- Prompt -
An exact copy of every record is the expected answer.

- Entries supplied -
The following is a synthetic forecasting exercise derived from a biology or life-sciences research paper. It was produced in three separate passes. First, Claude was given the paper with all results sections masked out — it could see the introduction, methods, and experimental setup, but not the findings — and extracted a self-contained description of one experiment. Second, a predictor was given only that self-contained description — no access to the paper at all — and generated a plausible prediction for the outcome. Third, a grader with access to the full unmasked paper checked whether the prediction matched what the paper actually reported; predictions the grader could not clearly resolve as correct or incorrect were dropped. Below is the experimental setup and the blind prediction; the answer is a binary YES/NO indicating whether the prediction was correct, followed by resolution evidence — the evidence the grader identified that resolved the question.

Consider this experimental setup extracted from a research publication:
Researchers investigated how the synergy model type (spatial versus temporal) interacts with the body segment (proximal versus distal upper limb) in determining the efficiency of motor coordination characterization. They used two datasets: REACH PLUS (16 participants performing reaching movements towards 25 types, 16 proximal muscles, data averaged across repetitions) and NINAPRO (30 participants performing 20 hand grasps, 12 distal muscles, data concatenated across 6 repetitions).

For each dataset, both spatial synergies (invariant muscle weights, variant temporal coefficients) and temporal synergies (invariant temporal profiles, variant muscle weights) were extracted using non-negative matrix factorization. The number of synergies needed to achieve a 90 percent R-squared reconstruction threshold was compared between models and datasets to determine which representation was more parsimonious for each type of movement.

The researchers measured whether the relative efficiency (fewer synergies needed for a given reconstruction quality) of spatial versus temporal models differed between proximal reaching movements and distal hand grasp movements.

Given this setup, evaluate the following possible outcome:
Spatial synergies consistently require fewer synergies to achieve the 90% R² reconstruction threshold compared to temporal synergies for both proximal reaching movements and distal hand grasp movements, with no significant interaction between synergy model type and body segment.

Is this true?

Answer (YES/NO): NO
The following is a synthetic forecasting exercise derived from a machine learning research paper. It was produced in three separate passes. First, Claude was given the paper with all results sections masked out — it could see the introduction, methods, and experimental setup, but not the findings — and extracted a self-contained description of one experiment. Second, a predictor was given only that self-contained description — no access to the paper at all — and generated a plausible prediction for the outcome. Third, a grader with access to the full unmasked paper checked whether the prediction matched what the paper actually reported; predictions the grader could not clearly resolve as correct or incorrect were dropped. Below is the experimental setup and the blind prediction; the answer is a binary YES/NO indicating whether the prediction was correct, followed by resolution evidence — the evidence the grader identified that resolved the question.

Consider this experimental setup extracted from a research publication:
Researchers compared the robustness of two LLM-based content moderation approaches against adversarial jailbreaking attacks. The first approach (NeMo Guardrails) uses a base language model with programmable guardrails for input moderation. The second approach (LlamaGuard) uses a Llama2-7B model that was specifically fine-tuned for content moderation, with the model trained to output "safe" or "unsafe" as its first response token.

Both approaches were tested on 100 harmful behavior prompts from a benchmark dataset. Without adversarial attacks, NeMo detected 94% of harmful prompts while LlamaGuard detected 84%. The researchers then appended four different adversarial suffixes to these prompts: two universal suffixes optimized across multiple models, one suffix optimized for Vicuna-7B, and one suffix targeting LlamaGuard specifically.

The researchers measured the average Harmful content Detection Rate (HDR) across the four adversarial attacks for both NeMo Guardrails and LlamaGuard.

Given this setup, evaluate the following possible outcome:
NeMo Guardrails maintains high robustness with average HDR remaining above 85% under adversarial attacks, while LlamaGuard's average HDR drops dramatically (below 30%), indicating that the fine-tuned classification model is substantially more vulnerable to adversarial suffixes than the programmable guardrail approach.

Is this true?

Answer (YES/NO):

- Response for this exercise -
The following is a synthetic forecasting exercise derived from a biology or life-sciences research paper. It was produced in three separate passes. First, Claude was given the paper with all results sections masked out — it could see the introduction, methods, and experimental setup, but not the findings — and extracted a self-contained description of one experiment. Second, a predictor was given only that self-contained description — no access to the paper at all — and generated a plausible prediction for the outcome. Third, a grader with access to the full unmasked paper checked whether the prediction matched what the paper actually reported; predictions the grader could not clearly resolve as correct or incorrect were dropped. Below is the experimental setup and the blind prediction; the answer is a binary YES/NO indicating whether the prediction was correct, followed by resolution evidence — the evidence the grader identified that resolved the question.

Consider this experimental setup extracted from a research publication:
Researchers investigated how the synergy model type (spatial versus temporal) interacts with the body segment (proximal versus distal upper limb) in determining the efficiency of motor coordination characterization. They used two datasets: REACH PLUS (16 participants performing reaching movements towards 25 types, 16 proximal muscles, data averaged across repetitions) and NINAPRO (30 participants performing 20 hand grasps, 12 distal muscles, data concatenated across 6 repetitions).

For each dataset, both spatial synergies (invariant muscle weights, variant temporal coefficients) and temporal synergies (invariant temporal profiles, variant muscle weights) were extracted using non-negative matrix factorization. The number of synergies needed to achieve a 90 percent R-squared reconstruction threshold was compared between models and datasets to determine which representation was more parsimonious for each type of movement.

The researchers measured whether the relative efficiency (fewer synergies needed for a given reconstruction quality) of spatial versus temporal models differed between proximal reaching movements and distal hand grasp movements.

Given this setup, evaluate the following possible outcome:
Spatial synergies consistently require fewer synergies to achieve the 90% R² reconstruction threshold compared to temporal synergies for both proximal reaching movements and distal hand grasp movements, with no significant interaction between synergy model type and body segment.

Is this true?

Answer (YES/NO): NO
The following is a synthetic forecasting exercise derived from a machine learning research paper. It was produced in three separate passes. First, Claude was given the paper with all results sections masked out — it could see the introduction, methods, and experimental setup, but not the findings — and extracted a self-contained description of one experiment. Second, a predictor was given only that self-contained description — no access to the paper at all — and generated a plausible prediction for the outcome. Third, a grader with access to the full unmasked paper checked whether the prediction matched what the paper actually reported; predictions the grader could not clearly resolve as correct or incorrect were dropped. Below is the experimental setup and the blind prediction; the answer is a binary YES/NO indicating whether the prediction was correct, followed by resolution evidence — the evidence the grader identified that resolved the question.

Consider this experimental setup extracted from a research publication:
Researchers compared the robustness of two LLM-based content moderation approaches against adversarial jailbreaking attacks. The first approach (NeMo Guardrails) uses a base language model with programmable guardrails for input moderation. The second approach (LlamaGuard) uses a Llama2-7B model that was specifically fine-tuned for content moderation, with the model trained to output "safe" or "unsafe" as its first response token.

Both approaches were tested on 100 harmful behavior prompts from a benchmark dataset. Without adversarial attacks, NeMo detected 94% of harmful prompts while LlamaGuard detected 84%. The researchers then appended four different adversarial suffixes to these prompts: two universal suffixes optimized across multiple models, one suffix optimized for Vicuna-7B, and one suffix targeting LlamaGuard specifically.

The researchers measured the average Harmful content Detection Rate (HDR) across the four adversarial attacks for both NeMo Guardrails and LlamaGuard.

Given this setup, evaluate the following possible outcome:
NeMo Guardrails maintains high robustness with average HDR remaining above 85% under adversarial attacks, while LlamaGuard's average HDR drops dramatically (below 30%), indicating that the fine-tuned classification model is substantially more vulnerable to adversarial suffixes than the programmable guardrail approach.

Is this true?

Answer (YES/NO):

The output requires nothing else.